======== Extracted material ========
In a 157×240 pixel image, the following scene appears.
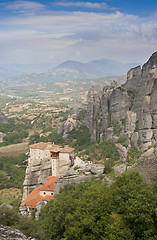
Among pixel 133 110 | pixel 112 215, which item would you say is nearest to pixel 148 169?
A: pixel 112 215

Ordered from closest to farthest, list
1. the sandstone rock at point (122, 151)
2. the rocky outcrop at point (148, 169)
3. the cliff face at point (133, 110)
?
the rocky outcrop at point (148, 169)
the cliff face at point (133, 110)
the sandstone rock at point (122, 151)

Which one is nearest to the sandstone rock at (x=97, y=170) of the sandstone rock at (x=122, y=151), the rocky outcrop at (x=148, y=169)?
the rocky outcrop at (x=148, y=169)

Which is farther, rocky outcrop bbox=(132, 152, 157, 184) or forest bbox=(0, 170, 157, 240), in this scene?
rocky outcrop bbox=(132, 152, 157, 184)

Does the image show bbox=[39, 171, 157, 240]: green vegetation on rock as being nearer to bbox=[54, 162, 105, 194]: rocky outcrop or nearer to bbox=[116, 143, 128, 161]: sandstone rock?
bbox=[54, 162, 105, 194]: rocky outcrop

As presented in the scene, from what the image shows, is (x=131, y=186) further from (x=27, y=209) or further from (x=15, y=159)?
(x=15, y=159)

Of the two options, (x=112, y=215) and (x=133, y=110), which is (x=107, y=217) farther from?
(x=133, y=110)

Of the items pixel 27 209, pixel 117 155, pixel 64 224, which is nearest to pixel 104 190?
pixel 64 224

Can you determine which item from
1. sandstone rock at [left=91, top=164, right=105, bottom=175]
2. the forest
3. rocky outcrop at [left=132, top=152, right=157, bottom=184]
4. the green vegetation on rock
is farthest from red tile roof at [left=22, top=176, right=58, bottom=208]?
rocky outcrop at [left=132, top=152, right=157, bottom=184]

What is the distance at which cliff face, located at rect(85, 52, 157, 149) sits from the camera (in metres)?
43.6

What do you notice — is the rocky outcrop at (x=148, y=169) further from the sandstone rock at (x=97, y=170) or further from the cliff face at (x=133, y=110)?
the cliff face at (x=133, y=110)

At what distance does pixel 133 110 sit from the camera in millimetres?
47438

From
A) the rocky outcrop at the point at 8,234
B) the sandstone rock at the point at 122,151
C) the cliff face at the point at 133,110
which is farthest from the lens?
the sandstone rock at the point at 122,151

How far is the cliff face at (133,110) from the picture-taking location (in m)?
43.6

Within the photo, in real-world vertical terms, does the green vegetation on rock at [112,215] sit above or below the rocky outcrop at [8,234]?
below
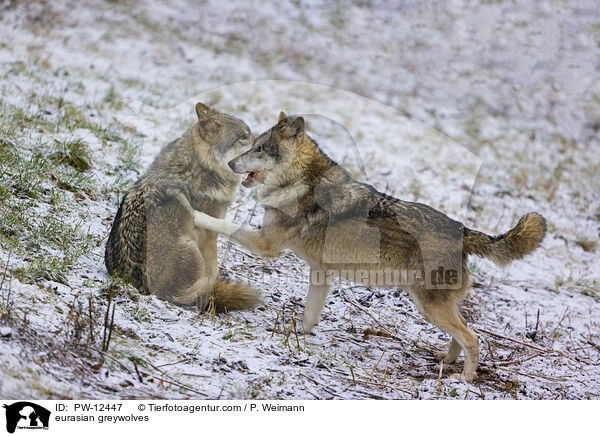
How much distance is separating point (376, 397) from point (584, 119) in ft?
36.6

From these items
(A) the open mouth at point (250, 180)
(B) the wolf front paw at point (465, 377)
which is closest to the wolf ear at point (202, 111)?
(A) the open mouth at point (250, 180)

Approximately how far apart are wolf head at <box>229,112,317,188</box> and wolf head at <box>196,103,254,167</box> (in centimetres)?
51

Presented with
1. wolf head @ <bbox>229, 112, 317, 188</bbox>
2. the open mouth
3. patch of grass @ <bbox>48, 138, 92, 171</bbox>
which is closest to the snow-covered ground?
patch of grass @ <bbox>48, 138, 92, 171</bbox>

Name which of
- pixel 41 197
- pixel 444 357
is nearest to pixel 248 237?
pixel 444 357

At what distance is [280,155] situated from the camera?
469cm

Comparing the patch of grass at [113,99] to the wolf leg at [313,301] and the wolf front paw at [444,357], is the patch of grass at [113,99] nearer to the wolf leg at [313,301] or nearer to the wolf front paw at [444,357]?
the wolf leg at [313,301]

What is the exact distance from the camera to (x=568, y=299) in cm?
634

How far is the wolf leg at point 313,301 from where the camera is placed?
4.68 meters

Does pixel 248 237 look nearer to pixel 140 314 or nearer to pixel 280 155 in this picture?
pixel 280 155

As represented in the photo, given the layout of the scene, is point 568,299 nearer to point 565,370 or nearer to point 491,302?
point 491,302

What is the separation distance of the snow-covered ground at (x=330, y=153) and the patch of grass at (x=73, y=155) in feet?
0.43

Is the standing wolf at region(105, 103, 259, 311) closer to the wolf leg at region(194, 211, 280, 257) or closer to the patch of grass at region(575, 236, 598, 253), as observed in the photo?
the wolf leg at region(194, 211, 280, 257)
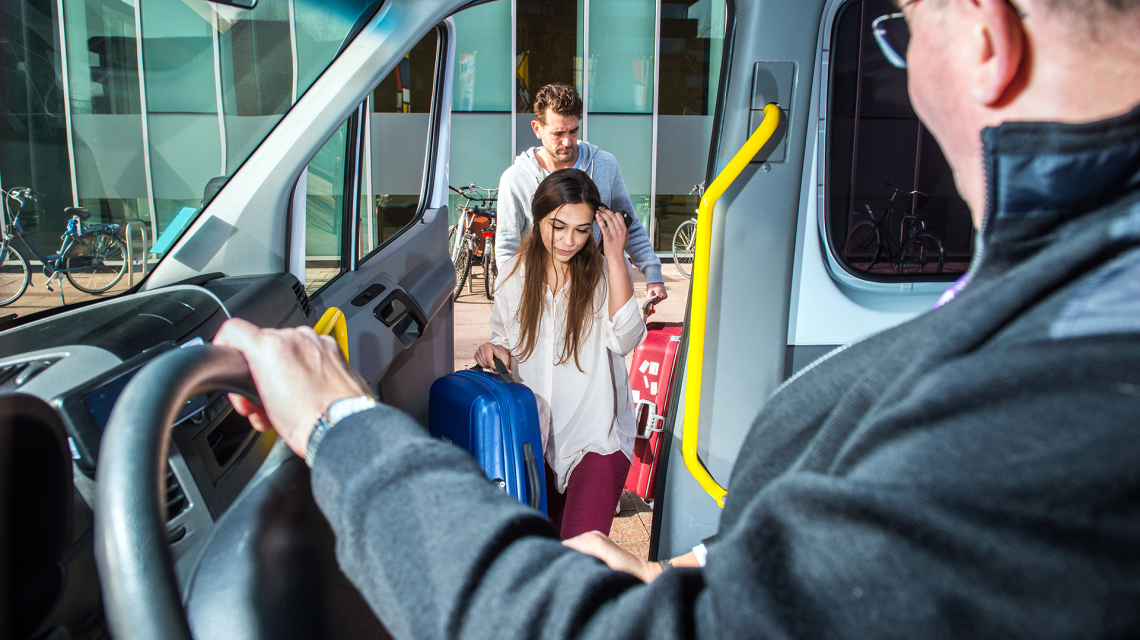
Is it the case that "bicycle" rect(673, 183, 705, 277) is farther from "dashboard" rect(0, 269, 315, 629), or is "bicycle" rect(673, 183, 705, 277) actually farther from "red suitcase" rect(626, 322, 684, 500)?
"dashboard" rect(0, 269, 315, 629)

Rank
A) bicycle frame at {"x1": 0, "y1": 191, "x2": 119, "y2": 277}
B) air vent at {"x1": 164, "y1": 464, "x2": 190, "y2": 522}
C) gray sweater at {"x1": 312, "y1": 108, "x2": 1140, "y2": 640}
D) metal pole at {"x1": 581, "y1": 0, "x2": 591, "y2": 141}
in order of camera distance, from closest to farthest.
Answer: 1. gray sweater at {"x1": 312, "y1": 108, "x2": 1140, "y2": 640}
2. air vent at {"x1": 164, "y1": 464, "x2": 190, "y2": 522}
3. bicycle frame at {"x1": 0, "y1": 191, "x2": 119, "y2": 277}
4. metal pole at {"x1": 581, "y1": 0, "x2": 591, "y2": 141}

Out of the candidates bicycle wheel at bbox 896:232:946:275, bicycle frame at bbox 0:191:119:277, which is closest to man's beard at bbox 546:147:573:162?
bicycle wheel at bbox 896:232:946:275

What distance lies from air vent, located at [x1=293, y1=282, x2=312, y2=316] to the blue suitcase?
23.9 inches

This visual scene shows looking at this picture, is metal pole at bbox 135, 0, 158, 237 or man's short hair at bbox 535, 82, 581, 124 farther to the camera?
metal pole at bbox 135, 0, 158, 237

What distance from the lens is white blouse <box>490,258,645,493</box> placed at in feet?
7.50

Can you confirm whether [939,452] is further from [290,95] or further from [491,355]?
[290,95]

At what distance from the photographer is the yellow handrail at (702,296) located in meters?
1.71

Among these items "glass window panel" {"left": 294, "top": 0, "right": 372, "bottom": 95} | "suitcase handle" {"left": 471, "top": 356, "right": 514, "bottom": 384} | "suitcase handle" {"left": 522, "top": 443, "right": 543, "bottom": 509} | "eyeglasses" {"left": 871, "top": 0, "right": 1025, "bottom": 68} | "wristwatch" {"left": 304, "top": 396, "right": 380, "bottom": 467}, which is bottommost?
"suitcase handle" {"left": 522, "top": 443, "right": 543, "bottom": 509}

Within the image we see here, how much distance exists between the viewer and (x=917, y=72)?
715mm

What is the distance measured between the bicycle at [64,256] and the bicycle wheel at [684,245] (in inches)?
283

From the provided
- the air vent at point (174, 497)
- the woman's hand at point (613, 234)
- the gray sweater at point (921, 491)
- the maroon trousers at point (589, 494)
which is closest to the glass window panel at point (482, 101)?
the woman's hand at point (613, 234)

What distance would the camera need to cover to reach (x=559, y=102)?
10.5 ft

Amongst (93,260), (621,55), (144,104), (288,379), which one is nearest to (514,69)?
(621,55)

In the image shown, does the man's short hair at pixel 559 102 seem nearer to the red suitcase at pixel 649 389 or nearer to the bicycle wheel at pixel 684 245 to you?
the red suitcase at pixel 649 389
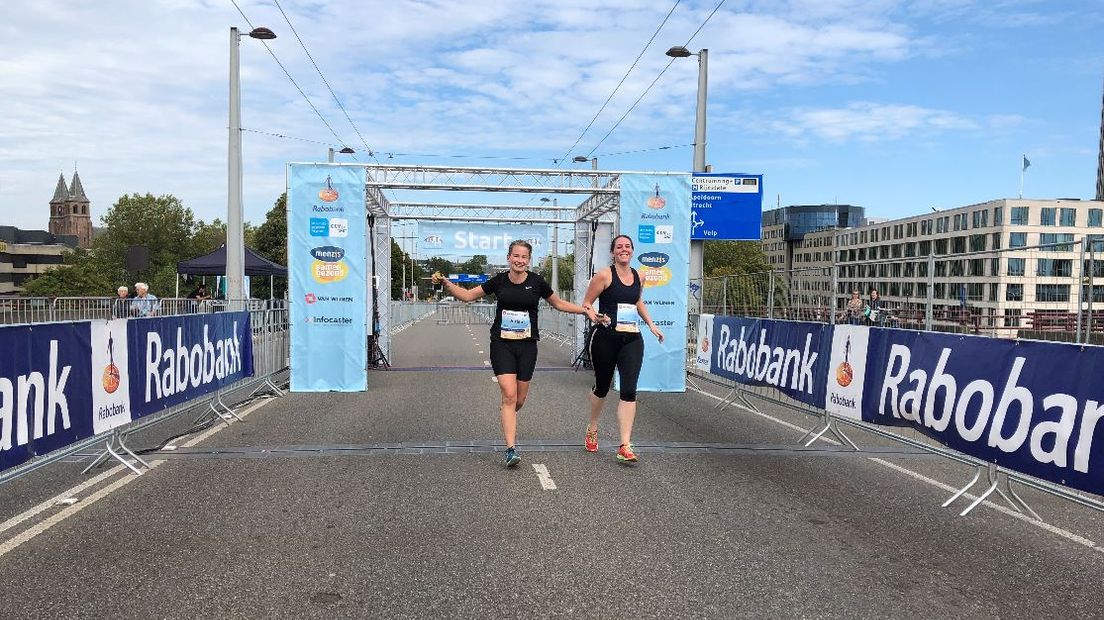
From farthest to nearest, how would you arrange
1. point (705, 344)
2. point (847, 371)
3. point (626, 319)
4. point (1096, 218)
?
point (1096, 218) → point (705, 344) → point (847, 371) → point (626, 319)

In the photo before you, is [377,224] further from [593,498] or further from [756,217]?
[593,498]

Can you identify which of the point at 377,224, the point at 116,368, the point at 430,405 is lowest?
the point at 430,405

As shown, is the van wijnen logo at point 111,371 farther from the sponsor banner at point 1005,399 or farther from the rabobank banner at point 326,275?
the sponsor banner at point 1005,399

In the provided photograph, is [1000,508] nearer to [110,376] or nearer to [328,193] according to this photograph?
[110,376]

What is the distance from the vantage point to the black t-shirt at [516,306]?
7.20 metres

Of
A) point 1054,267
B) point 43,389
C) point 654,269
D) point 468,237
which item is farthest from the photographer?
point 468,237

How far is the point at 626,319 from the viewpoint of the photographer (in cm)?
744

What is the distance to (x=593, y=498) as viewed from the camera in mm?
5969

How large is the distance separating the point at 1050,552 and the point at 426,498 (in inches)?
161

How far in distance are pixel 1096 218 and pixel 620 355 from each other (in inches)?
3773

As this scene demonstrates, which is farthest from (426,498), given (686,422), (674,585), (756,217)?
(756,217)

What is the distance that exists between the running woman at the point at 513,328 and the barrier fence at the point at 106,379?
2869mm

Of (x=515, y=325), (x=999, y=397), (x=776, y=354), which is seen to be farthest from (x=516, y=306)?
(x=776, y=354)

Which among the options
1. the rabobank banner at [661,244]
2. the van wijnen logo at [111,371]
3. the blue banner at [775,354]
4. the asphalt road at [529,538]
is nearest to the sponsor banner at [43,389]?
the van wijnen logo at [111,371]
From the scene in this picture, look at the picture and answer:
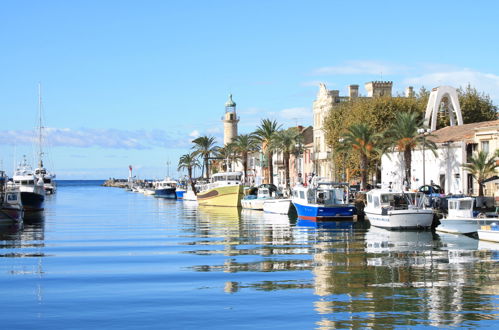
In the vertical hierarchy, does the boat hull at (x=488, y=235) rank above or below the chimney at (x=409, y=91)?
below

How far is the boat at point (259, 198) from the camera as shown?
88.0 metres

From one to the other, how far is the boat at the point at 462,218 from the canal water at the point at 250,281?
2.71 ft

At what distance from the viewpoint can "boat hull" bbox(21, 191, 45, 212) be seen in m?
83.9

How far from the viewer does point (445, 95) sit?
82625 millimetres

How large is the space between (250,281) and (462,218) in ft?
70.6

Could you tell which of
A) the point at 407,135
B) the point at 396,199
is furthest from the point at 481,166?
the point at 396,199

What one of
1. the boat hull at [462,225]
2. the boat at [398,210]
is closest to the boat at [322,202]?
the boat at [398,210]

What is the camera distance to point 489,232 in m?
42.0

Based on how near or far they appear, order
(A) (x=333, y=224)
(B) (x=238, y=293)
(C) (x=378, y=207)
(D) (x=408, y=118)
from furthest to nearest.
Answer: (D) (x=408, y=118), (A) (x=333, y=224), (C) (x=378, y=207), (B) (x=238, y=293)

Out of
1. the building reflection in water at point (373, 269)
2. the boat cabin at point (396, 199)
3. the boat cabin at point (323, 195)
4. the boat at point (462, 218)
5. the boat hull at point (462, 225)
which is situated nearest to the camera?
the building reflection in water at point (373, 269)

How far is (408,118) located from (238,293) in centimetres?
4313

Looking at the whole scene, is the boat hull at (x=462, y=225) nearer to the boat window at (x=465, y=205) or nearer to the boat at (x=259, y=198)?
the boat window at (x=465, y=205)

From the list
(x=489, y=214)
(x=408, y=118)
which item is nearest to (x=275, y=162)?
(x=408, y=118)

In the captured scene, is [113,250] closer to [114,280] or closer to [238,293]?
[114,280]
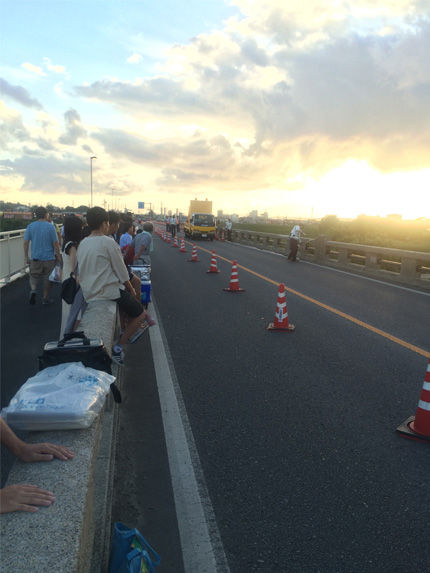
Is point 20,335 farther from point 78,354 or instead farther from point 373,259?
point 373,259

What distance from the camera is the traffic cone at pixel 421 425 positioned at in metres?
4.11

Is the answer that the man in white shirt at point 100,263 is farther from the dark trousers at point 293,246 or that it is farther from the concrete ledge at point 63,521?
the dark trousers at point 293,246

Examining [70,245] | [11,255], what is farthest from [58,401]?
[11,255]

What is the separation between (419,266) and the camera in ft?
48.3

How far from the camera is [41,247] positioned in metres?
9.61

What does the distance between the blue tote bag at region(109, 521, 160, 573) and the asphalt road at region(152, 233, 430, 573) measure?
========
■ Exercise prompt
Begin at the line containing "What one of" and extract every line through the end of the records, inclusive, exactly and only; omit pictures.

■ Answer to the task
What one of
1. the boat hull at [462,225]
2. the boat at [398,210]
is closest to the boat at [322,202]?
the boat at [398,210]

What is the camera distance to point 489,232 in m?
42.0

Based on how near or far they appear, order
(A) (x=333, y=224)
(B) (x=238, y=293)
(C) (x=378, y=207)
(D) (x=408, y=118)
from furthest to nearest.
Answer: (D) (x=408, y=118), (A) (x=333, y=224), (C) (x=378, y=207), (B) (x=238, y=293)

Out of
1. the building reflection in water at point (373, 269)
2. the boat cabin at point (396, 199)
3. the boat cabin at point (323, 195)
4. the boat at point (462, 218)
5. the boat hull at point (462, 225)
which is situated nearest to the camera?
the building reflection in water at point (373, 269)

How far is (408,118) located from (238,293) in centimetres?
4313

Looking at the whole scene, is the boat hull at (x=462, y=225) nearer to the boat window at (x=465, y=205) or nearer to the boat at (x=259, y=198)?
the boat window at (x=465, y=205)

From the list
(x=489, y=214)
(x=408, y=118)
which item is nearest to (x=275, y=162)?
(x=408, y=118)

In the captured scene, is [113,250] closer to [114,280] or closer to [238,293]?
[114,280]
Is point 20,335 farther from point 78,354 or instead farther from point 373,259?
point 373,259

What distance from the camera is the traffic cone at pixel 421 425 positioned at in metres?
4.11

Is the answer that the man in white shirt at point 100,263 is farther from the dark trousers at point 293,246 or that it is farther from the concrete ledge at point 63,521?
the dark trousers at point 293,246

Examining [70,245] | [11,255], what is farthest from [58,401]?
[11,255]

What is the separation between (419,266) and the camera in ft?
48.3

How far from the camera is [41,247] positioned in metres?
9.61

What does the distance between the blue tote bag at region(109, 521, 160, 573) and the asphalt road at region(152, 233, 430, 573) measure?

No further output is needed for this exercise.